En el Día de la Madre, la historia de María Amalia Diez y su hijo Andrés Arlin refleja la lucha de muchas otras mujeres que diariamente hacen lo necesario para que sus chicos sean felices.
La maternidad no tiene nada de rosa. Más bien parecer ser que su color es rojo pasión. Desde el rojo de las mejillas de la mujer cuando puja y suda en el parto natural, hasta cuando el hijo, ya crecido, reconoce el esfuerzo materno y dice: “Mi vieja se peló el traste para que yo fuera alguien”. ¿Acaso el traste pelado no es rojo?
La imagen, cruda y bien pueblerina, le cabe también a una dama que si bien tuvo la suerte de nacer en una familia sin apuros económicos, no se dejó vencer por las adversidades ni los prejuicios de propios y extraños.
María Amalia Diez a sus 59 años está feliz porque pudo liberar a su hijo Andrés Arlin de las dificultades que implica ser ciego en medio de una sociedad indiferente a los discapacitados y, de este modo, los hace invisibles. ¿Quién es el ciego, cabría preguntarse?
* * * * *
== Aplique lo leído ==
1. Transcriba sin cambios la parte del fragmento que comienza en "María Amalia Diez a" y termina en "ciego, cabría preguntarse?".
2. Indique si cada afirmación concuerda con el fragmento y justifique su respuesta con las palabras exactas del texto: (a) María Amalia Diez tiene 59 años; (b) María Amalia Diez nació en una familia con apuros económicos; (c) el fragmento afirma que la maternidad es de color rosa.

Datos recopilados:
* * * * *
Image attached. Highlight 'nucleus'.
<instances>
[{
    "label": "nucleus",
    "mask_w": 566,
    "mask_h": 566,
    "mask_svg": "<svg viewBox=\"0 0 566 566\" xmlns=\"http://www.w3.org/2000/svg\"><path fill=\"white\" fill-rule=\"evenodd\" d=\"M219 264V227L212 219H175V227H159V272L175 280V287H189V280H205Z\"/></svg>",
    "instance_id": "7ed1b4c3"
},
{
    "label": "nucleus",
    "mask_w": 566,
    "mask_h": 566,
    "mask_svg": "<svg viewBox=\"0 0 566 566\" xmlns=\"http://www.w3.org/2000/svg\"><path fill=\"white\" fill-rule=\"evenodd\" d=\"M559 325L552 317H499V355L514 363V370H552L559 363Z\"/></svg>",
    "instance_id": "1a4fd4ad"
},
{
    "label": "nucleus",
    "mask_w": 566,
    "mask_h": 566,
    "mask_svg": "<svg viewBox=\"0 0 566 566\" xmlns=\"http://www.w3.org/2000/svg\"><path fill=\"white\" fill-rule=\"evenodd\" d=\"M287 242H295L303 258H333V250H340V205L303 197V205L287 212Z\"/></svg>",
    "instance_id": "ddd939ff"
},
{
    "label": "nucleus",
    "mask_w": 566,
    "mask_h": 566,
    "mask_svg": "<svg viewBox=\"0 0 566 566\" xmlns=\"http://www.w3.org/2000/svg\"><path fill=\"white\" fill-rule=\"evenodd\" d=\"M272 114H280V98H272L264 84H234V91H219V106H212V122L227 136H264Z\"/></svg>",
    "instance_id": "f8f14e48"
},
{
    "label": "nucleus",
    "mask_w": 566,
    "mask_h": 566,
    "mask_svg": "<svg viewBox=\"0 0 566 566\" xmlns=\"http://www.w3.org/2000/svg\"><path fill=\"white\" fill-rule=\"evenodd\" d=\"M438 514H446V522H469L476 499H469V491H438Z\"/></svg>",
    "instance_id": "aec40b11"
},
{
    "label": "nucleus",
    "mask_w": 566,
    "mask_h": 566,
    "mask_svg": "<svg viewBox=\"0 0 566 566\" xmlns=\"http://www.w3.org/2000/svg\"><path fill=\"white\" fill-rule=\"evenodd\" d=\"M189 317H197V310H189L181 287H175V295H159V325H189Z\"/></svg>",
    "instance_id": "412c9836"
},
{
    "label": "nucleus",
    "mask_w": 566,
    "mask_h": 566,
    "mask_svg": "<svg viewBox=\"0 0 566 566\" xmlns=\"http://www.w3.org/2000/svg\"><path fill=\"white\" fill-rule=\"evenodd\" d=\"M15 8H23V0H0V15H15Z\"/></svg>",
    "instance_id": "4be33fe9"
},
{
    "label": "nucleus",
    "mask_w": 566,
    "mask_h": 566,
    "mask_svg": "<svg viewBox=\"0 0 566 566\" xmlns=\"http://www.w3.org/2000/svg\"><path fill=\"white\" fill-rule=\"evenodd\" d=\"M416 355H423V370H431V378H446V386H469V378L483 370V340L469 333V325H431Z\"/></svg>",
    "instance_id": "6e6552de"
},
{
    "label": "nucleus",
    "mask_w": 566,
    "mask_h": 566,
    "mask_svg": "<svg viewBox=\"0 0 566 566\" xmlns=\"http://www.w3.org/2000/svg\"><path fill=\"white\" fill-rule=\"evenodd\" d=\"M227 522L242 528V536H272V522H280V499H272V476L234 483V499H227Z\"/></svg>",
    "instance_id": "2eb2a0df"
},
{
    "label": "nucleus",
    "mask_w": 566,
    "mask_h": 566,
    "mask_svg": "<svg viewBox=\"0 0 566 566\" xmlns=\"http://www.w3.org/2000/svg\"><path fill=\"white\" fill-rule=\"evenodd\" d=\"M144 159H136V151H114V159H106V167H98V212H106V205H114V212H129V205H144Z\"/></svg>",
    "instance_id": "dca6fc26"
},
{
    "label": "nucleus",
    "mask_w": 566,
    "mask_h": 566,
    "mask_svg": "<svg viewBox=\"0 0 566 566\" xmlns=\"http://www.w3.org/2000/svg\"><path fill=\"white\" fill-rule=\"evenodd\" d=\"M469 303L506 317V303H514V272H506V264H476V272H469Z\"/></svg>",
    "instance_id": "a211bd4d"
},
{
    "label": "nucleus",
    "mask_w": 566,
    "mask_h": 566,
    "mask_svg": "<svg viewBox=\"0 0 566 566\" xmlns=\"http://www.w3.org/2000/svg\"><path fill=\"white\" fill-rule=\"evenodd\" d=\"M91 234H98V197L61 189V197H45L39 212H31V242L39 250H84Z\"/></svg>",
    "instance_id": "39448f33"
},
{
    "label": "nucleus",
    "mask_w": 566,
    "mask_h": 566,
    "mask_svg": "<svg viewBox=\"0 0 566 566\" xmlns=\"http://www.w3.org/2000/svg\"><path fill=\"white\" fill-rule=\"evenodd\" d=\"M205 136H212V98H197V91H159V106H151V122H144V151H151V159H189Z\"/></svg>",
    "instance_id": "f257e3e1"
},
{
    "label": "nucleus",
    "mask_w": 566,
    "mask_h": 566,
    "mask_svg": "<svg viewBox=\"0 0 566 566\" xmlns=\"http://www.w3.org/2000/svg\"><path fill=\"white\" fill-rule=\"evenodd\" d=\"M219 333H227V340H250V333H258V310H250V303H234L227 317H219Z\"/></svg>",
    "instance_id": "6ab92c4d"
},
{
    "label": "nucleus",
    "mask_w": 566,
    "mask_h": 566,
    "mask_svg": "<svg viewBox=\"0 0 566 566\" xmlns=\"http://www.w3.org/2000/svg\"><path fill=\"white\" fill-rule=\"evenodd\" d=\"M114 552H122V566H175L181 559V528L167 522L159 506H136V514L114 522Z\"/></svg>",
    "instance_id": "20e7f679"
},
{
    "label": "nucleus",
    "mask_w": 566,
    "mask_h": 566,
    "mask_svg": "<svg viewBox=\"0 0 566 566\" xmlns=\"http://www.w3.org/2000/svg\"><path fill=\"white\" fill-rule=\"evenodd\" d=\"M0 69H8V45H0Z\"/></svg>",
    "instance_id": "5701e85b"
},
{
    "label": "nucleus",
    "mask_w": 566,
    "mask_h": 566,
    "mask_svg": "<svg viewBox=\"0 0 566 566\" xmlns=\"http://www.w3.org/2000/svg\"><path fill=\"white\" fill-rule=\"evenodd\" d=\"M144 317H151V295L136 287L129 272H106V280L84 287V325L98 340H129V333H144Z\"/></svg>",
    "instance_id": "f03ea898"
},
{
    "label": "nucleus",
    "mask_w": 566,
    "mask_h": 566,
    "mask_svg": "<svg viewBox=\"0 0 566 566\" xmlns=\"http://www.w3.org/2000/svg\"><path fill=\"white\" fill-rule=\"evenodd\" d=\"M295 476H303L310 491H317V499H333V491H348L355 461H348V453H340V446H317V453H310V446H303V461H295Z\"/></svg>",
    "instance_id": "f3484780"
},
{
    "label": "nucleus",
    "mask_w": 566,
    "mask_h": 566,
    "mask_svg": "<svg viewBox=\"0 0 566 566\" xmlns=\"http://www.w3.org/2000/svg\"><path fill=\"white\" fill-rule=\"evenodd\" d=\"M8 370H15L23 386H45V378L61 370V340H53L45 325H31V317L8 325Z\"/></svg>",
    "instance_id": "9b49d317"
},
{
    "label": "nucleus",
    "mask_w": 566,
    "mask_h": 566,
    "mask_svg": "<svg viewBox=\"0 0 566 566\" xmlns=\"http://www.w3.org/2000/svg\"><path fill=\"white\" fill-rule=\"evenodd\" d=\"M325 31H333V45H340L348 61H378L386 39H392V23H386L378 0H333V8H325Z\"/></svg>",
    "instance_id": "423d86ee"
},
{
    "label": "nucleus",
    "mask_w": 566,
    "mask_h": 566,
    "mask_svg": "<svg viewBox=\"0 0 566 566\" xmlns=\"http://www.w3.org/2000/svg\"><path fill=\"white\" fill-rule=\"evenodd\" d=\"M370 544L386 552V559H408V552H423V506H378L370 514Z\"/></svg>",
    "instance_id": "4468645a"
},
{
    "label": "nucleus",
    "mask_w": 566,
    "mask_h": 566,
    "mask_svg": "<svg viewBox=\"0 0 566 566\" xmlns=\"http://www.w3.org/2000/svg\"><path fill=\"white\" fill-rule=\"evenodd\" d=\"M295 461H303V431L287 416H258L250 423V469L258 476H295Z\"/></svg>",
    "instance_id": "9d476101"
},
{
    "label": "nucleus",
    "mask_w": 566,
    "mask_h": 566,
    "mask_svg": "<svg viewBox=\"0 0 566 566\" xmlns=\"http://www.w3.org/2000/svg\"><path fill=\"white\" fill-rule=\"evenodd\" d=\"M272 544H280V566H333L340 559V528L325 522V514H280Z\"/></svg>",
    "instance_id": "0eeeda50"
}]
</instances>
* * * * *
== Respuestas ==
1.
María Amalia Diez a sus 59 años está feliz porque pudo liberar a su hijo Andrés Arlin de las dificultades que implica ser ciego en medio de una sociedad indiferente a los discapacitados y, de este modo, los hace invisibles. ¿Quién es el ciego, cabría preguntarse?

2.
(a) Sí: "María Amalia Diez a sus 59 años está feliz".
(b) No: "tuvo la suerte de nacer en una familia sin apuros económicos".
(c) No: "La maternidad no tiene nada de rosa."